EXERCISE REQUIREMENTS: Return the lines that run from the line containing "Vietnam;Lao, site loc_0980, 2019-10-26" through the end of the entries, both ends included. Leave out all pictures.

Data excerpts

=-=-=

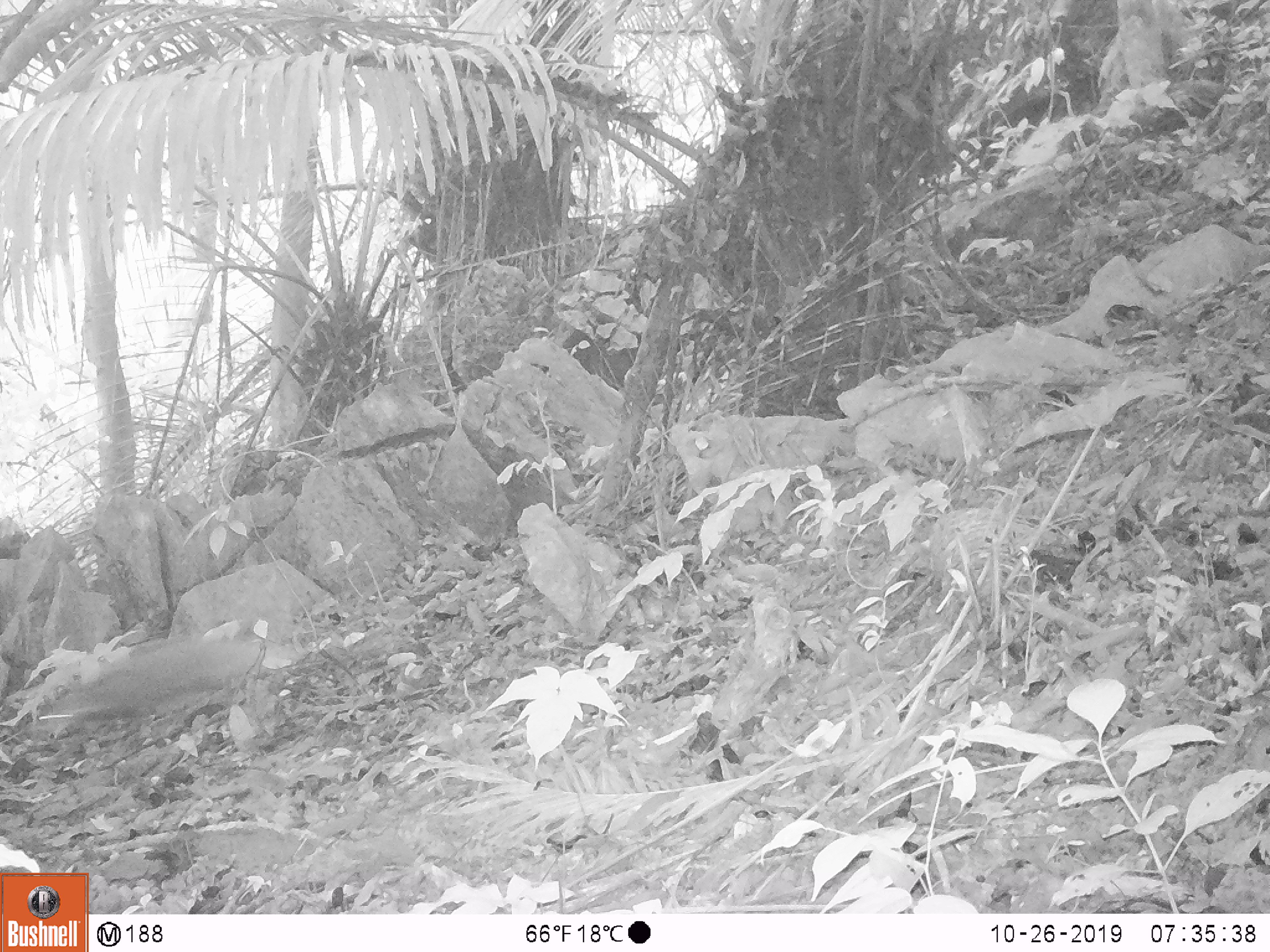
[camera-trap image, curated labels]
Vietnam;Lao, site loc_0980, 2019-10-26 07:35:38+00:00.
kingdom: Animalia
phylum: Chordata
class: Mammalia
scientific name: Mammalia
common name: mammal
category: unidentified mammal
Unidentified mammal (mammal) (Mammalia). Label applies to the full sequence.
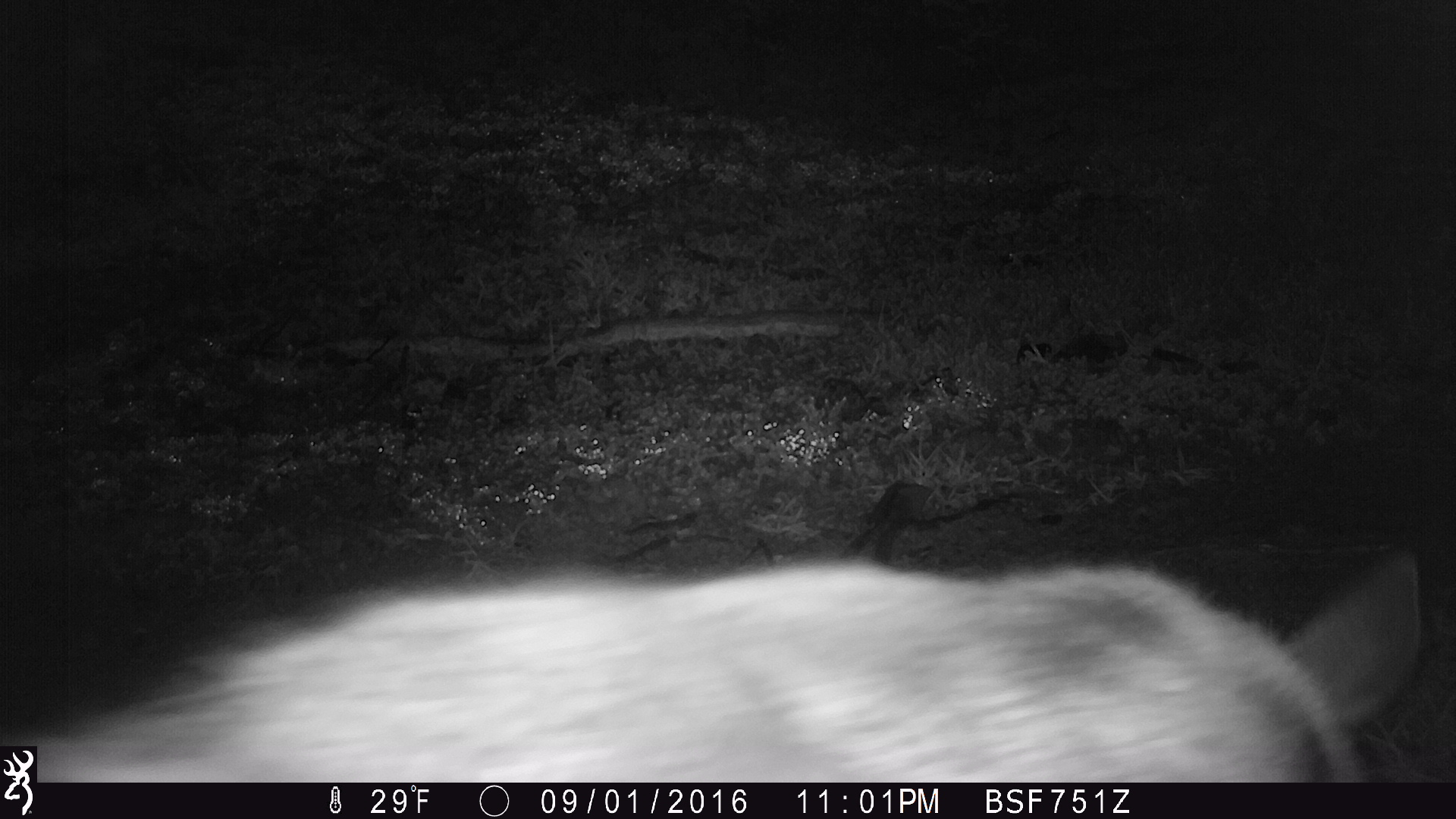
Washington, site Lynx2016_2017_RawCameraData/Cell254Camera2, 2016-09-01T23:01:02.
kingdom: Animalia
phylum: Chordata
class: Mammalia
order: Artiodactyla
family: Cervidae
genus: Odocoileus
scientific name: Odocoileus hemionus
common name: mule deer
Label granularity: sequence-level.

=-=-=

RESPONSE AREA:
Vietnam;Lao, site loc_0980, 2019-10-26 07:35:38+00:00.
kingdom: Animalia
phylum: Chordata
class: Mammalia
scientific name: Mammalia
common name: mammal
category: unidentified mammal
Unidentified mammal (mammal) (Mammalia). Label applies to the full sequence.
Washington, site Lynx2016_2017_RawCameraData/Cell254Camera2, 2016-09-01T23:01:02.
kingdom: Animalia
phylum: Chordata
class: Mammalia
order: Artiodactyla
family: Cervidae
genus: Odocoileus
scientific name: Odocoileus hemionus
common name: mule deer
Label granularity: sequence-level.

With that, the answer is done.